··· Zu lesender Text ···
So viel Drama, so wenig Ertrag. Die SCL Tigers haben in 48 Stunden gegen die Titanen ZSC Lions (3:4) und SC Bern (2:4) verloren. Sie haben alles probiert. Mit taktischer Klugheit, Zähigkeit und Leidenschaft fehlendes Talent kompensiert. Aber am Ende stehen sie nach zwei intensiven Partien mit leeren Händen da. Sie hätten nur mit grossen Torhütern punkten können. Weder Ivars Punnenovs (gegen die ZSC Lions mit einer Fangquote von 83,33 %) noch Damiano Ciaccio (mit 85,00 % in Bern) waren gut genug, um für ihre Mannschaft den Sieg zu «stehlen». Die SCL Tigers gewinnen gegen einen Titanen nur, wenn sie höchstens drei Treffer kassieren.
··· Gezeigte Informationen ···
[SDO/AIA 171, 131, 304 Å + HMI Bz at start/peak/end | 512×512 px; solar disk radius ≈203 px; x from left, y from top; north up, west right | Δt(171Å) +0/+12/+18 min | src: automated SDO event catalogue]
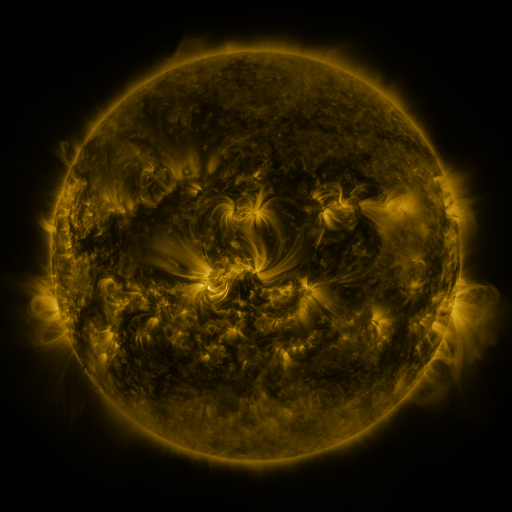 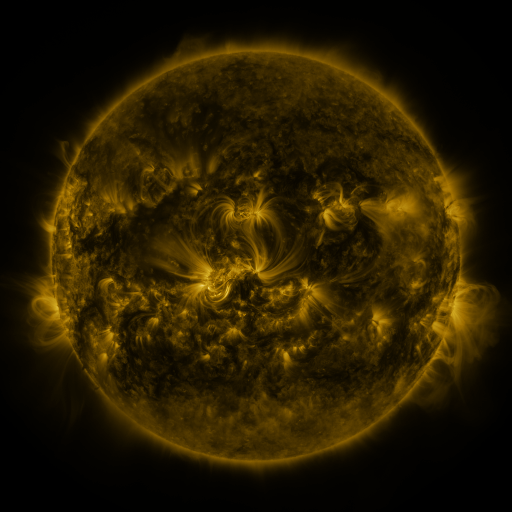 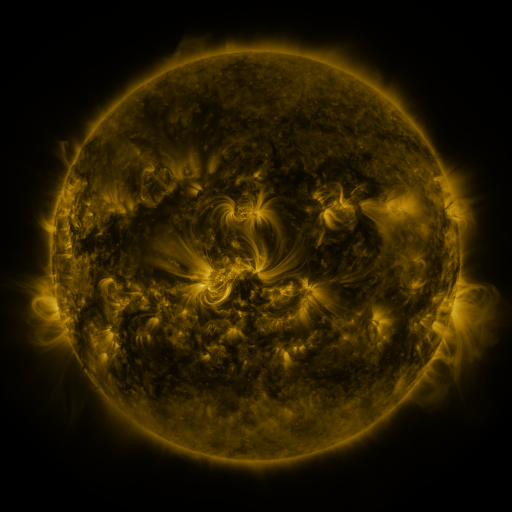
···
Ziel der Aufgabe
Wie lautet die Stelle im Text über die SCL Tigers von „So viel Drama, so“ bis „drei Treffer kassieren.“? Gib sie wortgetreu wieder.

Lösung der Aufgabe
So viel Drama, so wenig Ertrag. Die SCL Tigers haben in 48 Stunden gegen die Titanen ZSC Lions (3:4) und SC Bern (2:4) verloren. Sie haben alles probiert. Mit taktischer Klugheit, Zähigkeit und Leidenschaft fehlendes Talent kompensiert. Aber am Ende stehen sie nach zwei intensiven Partien mit leeren Händen da. Sie hätten nur mit grossen Torhütern punkten können. Weder Ivars Punnenovs (gegen die ZSC Lions mit einer Fangquote von 83,33 %) noch Damiano Ciaccio (mit 85,00 % in Bern) waren gut genug, um für ihre Mannschaft den Sieg zu «stehlen». Die SCL Tigers gewinnen gegen einen Titanen nur, wenn sie höchstens drei Treffer kassieren.